Game

Slow Progress

Slow_sign

As cynics may have predicted, progress on The Z-Machine Matter has slowed to a crawl since IntroComp.  I've been in a new job for some months and the workload continues to increase.  I love my job, so that's not going to change any time soon.  I've given up exercise for the most part, and my guitar playing is suffering.  But I still haven't found much time for programming.  

Still I managed to get in a couple of hours of editing this past weekend to focus on improving the writing in the game.  Seems to me I have to make some big improvements in that area before worrying about finishing the game. I will keep at this as long as I can, but I'm hoping that over Thanksgiving or Christmas holidays I might get some more time. 

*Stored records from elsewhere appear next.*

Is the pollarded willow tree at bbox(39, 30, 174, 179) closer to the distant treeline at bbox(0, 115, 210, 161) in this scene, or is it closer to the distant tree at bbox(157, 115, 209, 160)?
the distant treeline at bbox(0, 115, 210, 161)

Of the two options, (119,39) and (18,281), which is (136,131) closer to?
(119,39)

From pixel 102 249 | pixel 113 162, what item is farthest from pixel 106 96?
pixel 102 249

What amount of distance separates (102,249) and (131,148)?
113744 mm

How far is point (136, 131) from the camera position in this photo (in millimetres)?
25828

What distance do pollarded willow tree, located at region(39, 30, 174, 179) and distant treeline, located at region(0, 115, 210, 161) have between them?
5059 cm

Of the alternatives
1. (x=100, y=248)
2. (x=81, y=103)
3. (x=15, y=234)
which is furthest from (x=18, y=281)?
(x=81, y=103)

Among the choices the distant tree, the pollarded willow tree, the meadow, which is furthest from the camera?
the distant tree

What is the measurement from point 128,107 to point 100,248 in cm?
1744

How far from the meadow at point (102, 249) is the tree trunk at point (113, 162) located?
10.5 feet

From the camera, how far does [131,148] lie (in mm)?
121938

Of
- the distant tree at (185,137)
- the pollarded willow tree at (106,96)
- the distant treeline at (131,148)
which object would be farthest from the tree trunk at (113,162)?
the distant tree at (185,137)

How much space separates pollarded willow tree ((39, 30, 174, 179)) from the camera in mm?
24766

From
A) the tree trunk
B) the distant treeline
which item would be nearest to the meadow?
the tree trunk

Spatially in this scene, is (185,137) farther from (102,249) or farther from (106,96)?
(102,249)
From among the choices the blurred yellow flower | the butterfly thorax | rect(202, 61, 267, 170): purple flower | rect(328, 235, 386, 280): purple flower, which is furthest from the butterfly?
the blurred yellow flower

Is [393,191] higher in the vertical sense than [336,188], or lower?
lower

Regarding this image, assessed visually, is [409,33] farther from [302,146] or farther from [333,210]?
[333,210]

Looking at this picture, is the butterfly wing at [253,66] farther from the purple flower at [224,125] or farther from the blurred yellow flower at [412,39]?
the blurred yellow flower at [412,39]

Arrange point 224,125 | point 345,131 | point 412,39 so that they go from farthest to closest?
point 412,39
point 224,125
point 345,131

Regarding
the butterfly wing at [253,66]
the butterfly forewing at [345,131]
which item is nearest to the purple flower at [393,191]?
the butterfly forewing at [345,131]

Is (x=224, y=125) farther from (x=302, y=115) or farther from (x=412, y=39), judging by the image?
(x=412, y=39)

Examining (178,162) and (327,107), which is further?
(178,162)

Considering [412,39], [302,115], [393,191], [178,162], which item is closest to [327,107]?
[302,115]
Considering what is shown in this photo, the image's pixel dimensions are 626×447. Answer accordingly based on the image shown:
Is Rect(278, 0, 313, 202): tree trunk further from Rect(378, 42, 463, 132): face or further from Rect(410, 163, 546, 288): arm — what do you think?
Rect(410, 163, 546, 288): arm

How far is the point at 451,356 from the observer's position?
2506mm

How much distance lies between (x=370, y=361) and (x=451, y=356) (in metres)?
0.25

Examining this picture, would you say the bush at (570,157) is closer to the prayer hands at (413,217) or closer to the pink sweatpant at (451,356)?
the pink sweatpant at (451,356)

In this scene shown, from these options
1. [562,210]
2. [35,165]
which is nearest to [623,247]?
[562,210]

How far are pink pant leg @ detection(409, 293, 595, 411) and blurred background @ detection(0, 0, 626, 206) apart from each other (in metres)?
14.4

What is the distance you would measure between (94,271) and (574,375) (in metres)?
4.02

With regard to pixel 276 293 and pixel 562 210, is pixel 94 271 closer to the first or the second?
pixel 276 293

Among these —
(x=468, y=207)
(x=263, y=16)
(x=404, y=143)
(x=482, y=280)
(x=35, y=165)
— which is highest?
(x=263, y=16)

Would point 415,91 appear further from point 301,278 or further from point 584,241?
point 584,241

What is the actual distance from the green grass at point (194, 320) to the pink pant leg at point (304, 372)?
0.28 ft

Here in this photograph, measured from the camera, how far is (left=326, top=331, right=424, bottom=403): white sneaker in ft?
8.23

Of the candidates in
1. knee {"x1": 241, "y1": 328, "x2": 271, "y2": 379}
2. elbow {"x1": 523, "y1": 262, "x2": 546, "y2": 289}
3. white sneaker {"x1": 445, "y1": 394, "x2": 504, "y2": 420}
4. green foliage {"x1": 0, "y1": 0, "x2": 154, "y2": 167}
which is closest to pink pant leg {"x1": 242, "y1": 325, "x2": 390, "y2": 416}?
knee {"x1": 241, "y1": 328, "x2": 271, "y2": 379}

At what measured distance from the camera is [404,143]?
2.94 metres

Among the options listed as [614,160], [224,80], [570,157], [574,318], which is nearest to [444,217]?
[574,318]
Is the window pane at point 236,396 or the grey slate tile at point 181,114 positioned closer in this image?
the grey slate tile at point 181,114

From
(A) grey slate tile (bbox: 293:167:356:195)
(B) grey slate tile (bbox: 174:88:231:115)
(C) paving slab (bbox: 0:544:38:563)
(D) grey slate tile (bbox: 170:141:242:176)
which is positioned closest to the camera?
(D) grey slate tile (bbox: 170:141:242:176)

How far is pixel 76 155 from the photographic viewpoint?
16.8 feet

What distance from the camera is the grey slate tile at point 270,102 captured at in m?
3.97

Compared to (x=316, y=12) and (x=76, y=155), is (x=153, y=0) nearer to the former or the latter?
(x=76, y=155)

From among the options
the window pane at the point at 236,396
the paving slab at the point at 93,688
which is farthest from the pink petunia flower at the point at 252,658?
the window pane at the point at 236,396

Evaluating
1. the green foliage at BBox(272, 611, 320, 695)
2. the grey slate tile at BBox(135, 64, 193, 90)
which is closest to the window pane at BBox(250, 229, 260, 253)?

Otherwise, I'm open to ideas...


More Z-Machine Matter Graphics

Maybe I've gotten a little carried away now on the graphics front when I should be more worried about finishing the game.  Nonetheless, here's a cover for the user manual of The Z-Machine matter rendered in the style of a 1950's pulp detective magazine.  I created this many months ago while the project was in the early stages.  But I haven't gotten around to adding it to the manual.

Z-Machine-insurance

I thought the style of the graphics fit well with the whole retro / Infocom style.  The stories are tongue-in-cheek and centered around Johnny Dollar's role as an insurance detective.  I'll add this to a future revision of the manual.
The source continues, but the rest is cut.